Exercise input section start
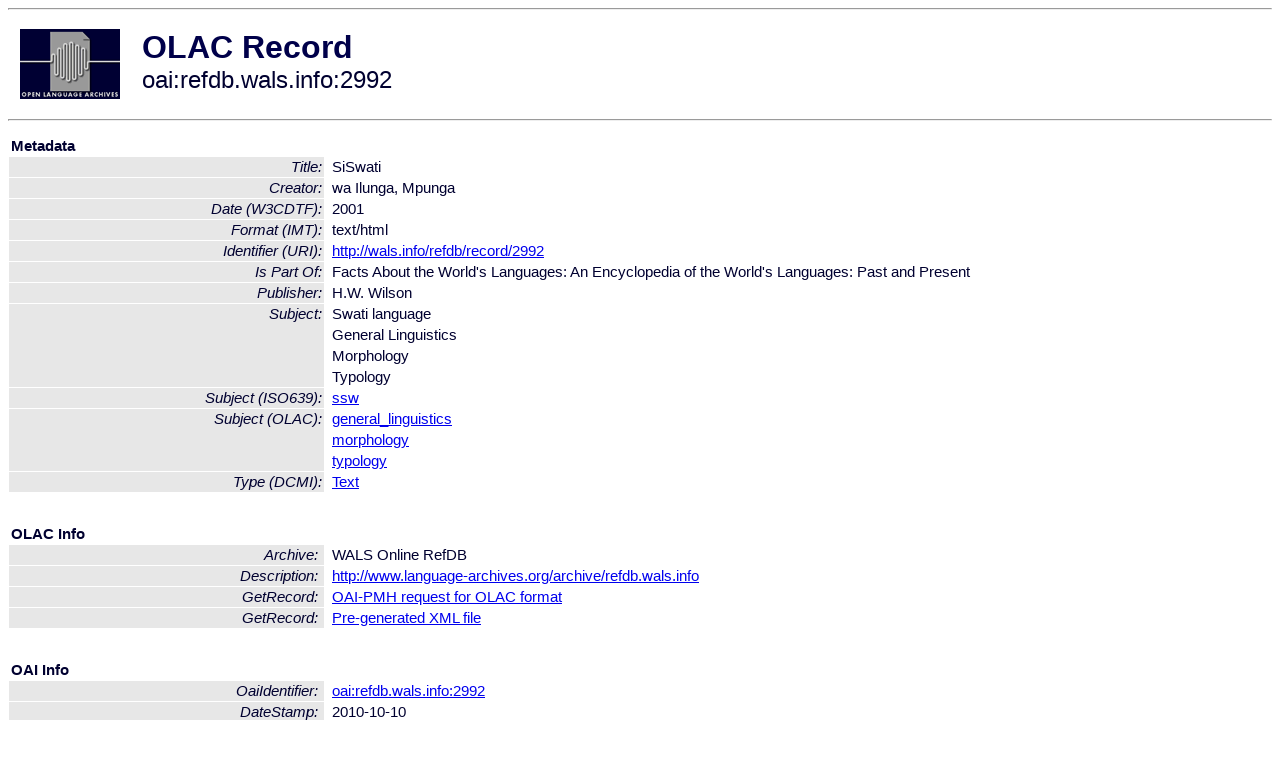

--- FILE ---
content_type: text/html
request_url: http://olac.ldc.upenn.edu/item/oai:refdb.wals.info:2992
body_size: 1593
content:
<HTML>
<HEAD>
<TITLE>OLAC Record: SiSwati</TITLE>
<script type="text/javascript" src="/js/gatrack.js"></script>
<LINK REL="stylesheet" TYPE="text/css" HREF="/olac.css">
<meta http-equiv="Content-Type" content="text/html; charset=UTF-8">
<meta name="DC.Title" content="SiSwati">
<meta name="DC.Creator" content="wa Ilunga, Mpunga">
<meta name="DC.Date" content="[W3CDTF] 2001">
<meta name="DC.Format" content="[IMT] text/html">
<meta name="DC.Identifier" content="[URI] http://wals.info/refdb/record/2992">
<meta name="DC.Publisher" content="H.W. Wilson">
<meta name="DC.Relation" content="Facts About the World's Languages: An Encyclopedia of the World's Languages: Past and Present [Is Part Of]">
<meta name="DC.Subject" content="[language = ssw] Swati">
<meta name="DC.Subject" content="[linguistic-field = general_linguistics] General Linguistics">
<meta name="DC.Subject" content="[linguistic-field = morphology] Morphology">
<meta name="DC.Subject" content="[linguistic-field = typology] Typology">
<meta name="DC.Type" content="[DCMIType] Text">
<style>
.lookup {width: 25%;}
.lookuptable {width: 100%;}
</style>
</HEAD>

<BODY>
<HR>
<TABLE CELLPADDING="10">
<TR>
<TD> <A HREF="/"><IMG SRC="/images/olac100.gif"
BORDER="0"></A></TD>
<TD><span style="color:#00004a; font-size:24pt; font-weight:bold"
>OLAC Record</span><br/><span style="font-size:18pt"
>oai:refdb.wals.info:2992</span></FONT></H1></TD>
</TR>
</TABLE>
<HR>

<p><table class=lookuptable cellspacing=1 cellpadding=2 border=0>
<tr><td colspan=3><b>Metadata</b></td></tr>
<tr><td class=lookup ><i>Title:</i></td><td></td><td>SiSwati</td></tr>
<tr><td class=lookup ><i>Creator:</i></td><td></td><td>wa Ilunga, Mpunga</td></tr>
<tr><td class=lookup ><i>Date (W3CDTF):</i></td><td></td><td>2001</td></tr>
<tr><td class=lookup ><i>Format (IMT):</i></td><td></td><td>text/html</td></tr>
<tr><td class=lookup ><i>Identifier (URI):</i></td><td></td><td><a href="http://wals.info/refdb/record/2992" onClick="_gaq.push(['_trackPageview', '/archive_item_clicks/refdb.wals.info']);">http://wals.info/refdb/record/2992</a></td></tr>
<tr><td class=lookup ><i>Is Part Of:</i></td><td></td><td>Facts About the World's Languages: An Encyclopedia of the World's Languages: Past and Present</td></tr>
<tr><td class=lookup ><i>Publisher:</i></td><td></td><td>H.W. Wilson</td></tr>
<tr><td class=lookup rowspan=4><i>Subject:</i></td><td></td><td>Swati language</td></tr>
<tr><td></td><td>General Linguistics</td></tr>
<tr><td></td><td>Morphology</td></tr>
<tr><td></td><td>Typology</td></tr>
<tr><td class=lookup ><i>Subject (ISO639):</i></td><td></td><td><a href="/language/ssw">ssw</a></td></tr>
<tr><td class=lookup rowspan=3><i>Subject (OLAC):</i></td><td></td><td><a href="/search?q=olac_general_linguistics&a=---+all+archives+">general_linguistics</a></td></tr>
<tr><td></td><td><a href="/search?q=olac_morphology&a=---+all+archives+">morphology</a></td></tr>
<tr><td></td><td><a href="/search?q=olac_typology&a=---+all+archives+">typology</a></td></tr>
<tr><td class=lookup ><i>Type (DCMI):</i></td><td></td><td><a href="/search?q=dcmi_Text&a=---+all+archives+">Text</a></td></tr>
<tr>
  <td colspan=3><br><p><b>OLAC Info</b></td>
</tr>
<tr>
  <td class=lookup><i>Archive:&nbsp;</i></td>
  <td></td>
  <td>WALS Online RefDB</td>
</tr>
<tr>
  <td class=lookup><i>Description:&nbsp;</i></td>
  <td></td>
  <td><a href="/archive/refdb.wals.info">http://www.language-archives.org/archive/refdb.wals.info</a></td>
</tr>
<tr>
  <td class=lookup><i>GetRecord:&nbsp;</i></td>
  <td></td>
  <td><a href="/cgi-bin/olaca3.pl?verb=GetRecord&identifier=oai:refdb.wals.info:2992&metadataPrefix=olac">OAI-PMH request for OLAC format</a></td>
</tr>
<tr>
  <td class=lookup><i>GetRecord:&nbsp;</i></td>
  <td></td>
  <td><a href="/static-records/oai:refdb.wals.info:2992.xml">Pre-generated XML file</td><tr>
  <td colspan=3><br><p><b>OAI Info</b></td>
</tr>
<tr>
  <td class=lookup><i>OaiIdentifier:&nbsp;</i></td>
  <td></td>
  <td><a href="/item/oai:refdb.wals.info:2992">oai:refdb.wals.info:2992</a></td>
</tr>
<tr>
  <td class=lookup><i>DateStamp:&nbsp;</i></td>
  <td></td><td>2010-10-10</td>
</tr>
<tr>
  <td class=lookup><i>GetRecord:&nbsp;</i></td>
  <td></td>
  <td><a href="/cgi-bin/olaca3.pl?verb=GetRecord&identifier=oai:refdb.wals.info:2992&metadataPrefix=oai_dc">OAI-PMH request for simple DC format</a></td>
</tr><tr><td colspan=3><br><p><b>Search Info</b></td></tr><tr><td class=lookup><i>Citation:&nbsp;</i></td><td></td><td>wa Ilunga, Mpunga. 2001. Facts About the World's Languages: An Encyclopedia of the World's Languages: Past and Present.
</td></tr><tr><td class=lookup><i>Terms:&nbsp;</i></td><td></td><td>area_Africa country_SZ dcmi_Text iso639_ssw olac_general_linguistics olac_morphology olac_typology</td></tr><tr><td colspan=3><br><p><b>Inferred Metadata</b></td></tr><tr><td class="lookup"><i>Country:&nbsp;</i></td><td></td><td><a href="/search?q=country_SZ&a=---+all+archives+">Swaziland</a></tr><tr><td class="lookup"><i>Area:&nbsp;</i></td><td></td><td><a href="/search?q=area_Africa&a=---+all+archives+">Africa</a></tr></table>
<script type="text/javascript">
_gaq.push(['_trackPageview', '/item/']);
_gaq.push(['_trackPageview',
           '/archive_item_hits/refdb.wals.info']);
</script>
<hr>
<div class="timestamp">
http://www.language-archives.org/item.php/oai:refdb.wals.info:2992<br>
Up-to-date as of: Sun Oct 13 0:26:58 EDT 2013</div>

</BODY>
</HTML>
Exercise input section end
§ Problem to work on:
An exact copy of all entries is needed, with no pictures in it.

§ Task answer:
--- FILE ---
content_type: text/html
request_url: http://olac.ldc.upenn.edu/item/oai:refdb.wals.info:2992
body_size: 1593
content:
<HTML>
<HEAD>
<TITLE>OLAC Record: SiSwati</TITLE>
<script type="text/javascript" src="/js/gatrack.js"></script>
<LINK REL="stylesheet" TYPE="text/css" HREF="/olac.css">
<meta http-equiv="Content-Type" content="text/html; charset=UTF-8">
<meta name="DC.Title" content="SiSwati">
<meta name="DC.Creator" content="wa Ilunga, Mpunga">
<meta name="DC.Date" content="[W3CDTF] 2001">
<meta name="DC.Format" content="[IMT] text/html">
<meta name="DC.Identifier" content="[URI] http://wals.info/refdb/record/2992">
<meta name="DC.Publisher" content="H.W. Wilson">
<meta name="DC.Relation" content="Facts About the World's Languages: An Encyclopedia of the World's Languages: Past and Present [Is Part Of]">
<meta name="DC.Subject" content="[language = ssw] Swati">
<meta name="DC.Subject" content="[linguistic-field = general_linguistics] General Linguistics">
<meta name="DC.Subject" content="[linguistic-field = morphology] Morphology">
<meta name="DC.Subject" content="[linguistic-field = typology] Typology">
<meta name="DC.Type" content="[DCMIType] Text">
<style>
.lookup {width: 25%;}
.lookuptable {width: 100%;}
</style>
</HEAD>

<BODY>
<HR>
<TABLE CELLPADDING="10">
<TR>
<TD> <A HREF="/"><IMG SRC="/images/olac100.gif"
BORDER="0"></A></TD>
<TD><span style="color:#00004a; font-size:24pt; font-weight:bold"
>OLAC Record</span><br/><span style="font-size:18pt"
>oai:refdb.wals.info:2992</span></FONT></H1></TD>
</TR>
</TABLE>
<HR>

<p><table class=lookuptable cellspacing=1 cellpadding=2 border=0>
<tr><td colspan=3><b>Metadata</b></td></tr>
<tr><td class=lookup ><i>Title:</i></td><td></td><td>SiSwati</td></tr>
<tr><td class=lookup ><i>Creator:</i></td><td></td><td>wa Ilunga, Mpunga</td></tr>
<tr><td class=lookup ><i>Date (W3CDTF):</i></td><td></td><td>2001</td></tr>
<tr><td class=lookup ><i>Format (IMT):</i></td><td></td><td>text/html</td></tr>
<tr><td class=lookup ><i>Identifier (URI):</i></td><td></td><td><a href="http://wals.info/refdb/record/2992" onClick="_gaq.push(['_trackPageview', '/archive_item_clicks/refdb.wals.info']);">http://wals.info/refdb/record/2992</a></td></tr>
<tr><td class=lookup ><i>Is Part Of:</i></td><td></td><td>Facts About the World's Languages: An Encyclopedia of the World's Languages: Past and Present</td></tr>
<tr><td class=lookup ><i>Publisher:</i></td><td></td><td>H.W. Wilson</td></tr>
<tr><td class=lookup rowspan=4><i>Subject:</i></td><td></td><td>Swati language</td></tr>
<tr><td></td><td>General Linguistics</td></tr>
<tr><td></td><td>Morphology</td></tr>
<tr><td></td><td>Typology</td></tr>
<tr><td class=lookup ><i>Subject (ISO639):</i></td><td></td><td><a href="/language/ssw">ssw</a></td></tr>
<tr><td class=lookup rowspan=3><i>Subject (OLAC):</i></td><td></td><td><a href="/search?q=olac_general_linguistics&a=---+all+archives+">general_linguistics</a></td></tr>
<tr><td></td><td><a href="/search?q=olac_morphology&a=---+all+archives+">morphology</a></td></tr>
<tr><td></td><td><a href="/search?q=olac_typology&a=---+all+archives+">typology</a></td></tr>
<tr><td class=lookup ><i>Type (DCMI):</i></td><td></td><td><a href="/search?q=dcmi_Text&a=---+all+archives+">Text</a></td></tr>
<tr>
  <td colspan=3><br><p><b>OLAC Info</b></td>
</tr>
<tr>
  <td class=lookup><i>Archive:&nbsp;</i></td>
  <td></td>
  <td>WALS Online RefDB</td>
</tr>
<tr>
  <td class=lookup><i>Description:&nbsp;</i></td>
  <td></td>
  <td><a href="/archive/refdb.wals.info">http://www.language-archives.org/archive/refdb.wals.info</a></td>
</tr>
<tr>
  <td class=lookup><i>GetRecord:&nbsp;</i></td>
  <td></td>
  <td><a href="/cgi-bin/olaca3.pl?verb=GetRecord&identifier=oai:refdb.wals.info:2992&metadataPrefix=olac">OAI-PMH request for OLAC format</a></td>
</tr>
<tr>
  <td class=lookup><i>GetRecord:&nbsp;</i></td>
  <td></td>
  <td><a href="/static-records/oai:refdb.wals.info:2992.xml">Pre-generated XML file</td><tr>
  <td colspan=3><br><p><b>OAI Info</b></td>
</tr>
<tr>
  <td class=lookup><i>OaiIdentifier:&nbsp;</i></td>
  <td></td>
  <td><a href="/item/oai:refdb.wals.info:2992">oai:refdb.wals.info:2992</a></td>
</tr>
<tr>
  <td class=lookup><i>DateStamp:&nbsp;</i></td>
  <td></td><td>2010-10-10</td>
</tr>
<tr>
  <td class=lookup><i>GetRecord:&nbsp;</i></td>
  <td></td>
  <td><a href="/cgi-bin/olaca3.pl?verb=GetRecord&identifier=oai:refdb.wals.info:2992&metadataPrefix=oai_dc">OAI-PMH request for simple DC format</a></td>
</tr><tr><td colspan=3><br><p><b>Search Info</b></td></tr><tr><td class=lookup><i>Citation:&nbsp;</i></td><td></td><td>wa Ilunga, Mpunga. 2001. Facts About the World's Languages: An Encyclopedia of the World's Languages: Past and Present.
</td></tr><tr><td class=lookup><i>Terms:&nbsp;</i></td><td></td><td>area_Africa country_SZ dcmi_Text iso639_ssw olac_general_linguistics olac_morphology olac_typology</td></tr><tr><td colspan=3><br><p><b>Inferred Metadata</b></td></tr><tr><td class="lookup"><i>Country:&nbsp;</i></td><td></td><td><a href="/search?q=country_SZ&a=---+all+archives+">Swaziland</a></tr><tr><td class="lookup"><i>Area:&nbsp;</i></td><td></td><td><a href="/search?q=area_Africa&a=---+all+archives+">Africa</a></tr></table>
<script type="text/javascript">
_gaq.push(['_trackPageview', '/item/']);
_gaq.push(['_trackPageview',
           '/archive_item_hits/refdb.wals.info']);
</script>
<hr>
<div class="timestamp">
http://www.language-archives.org/item.php/oai:refdb.wals.info:2992<br>
Up-to-date as of: Sun Oct 13 0:26:58 EDT 2013</div>

</BODY>
</HTML>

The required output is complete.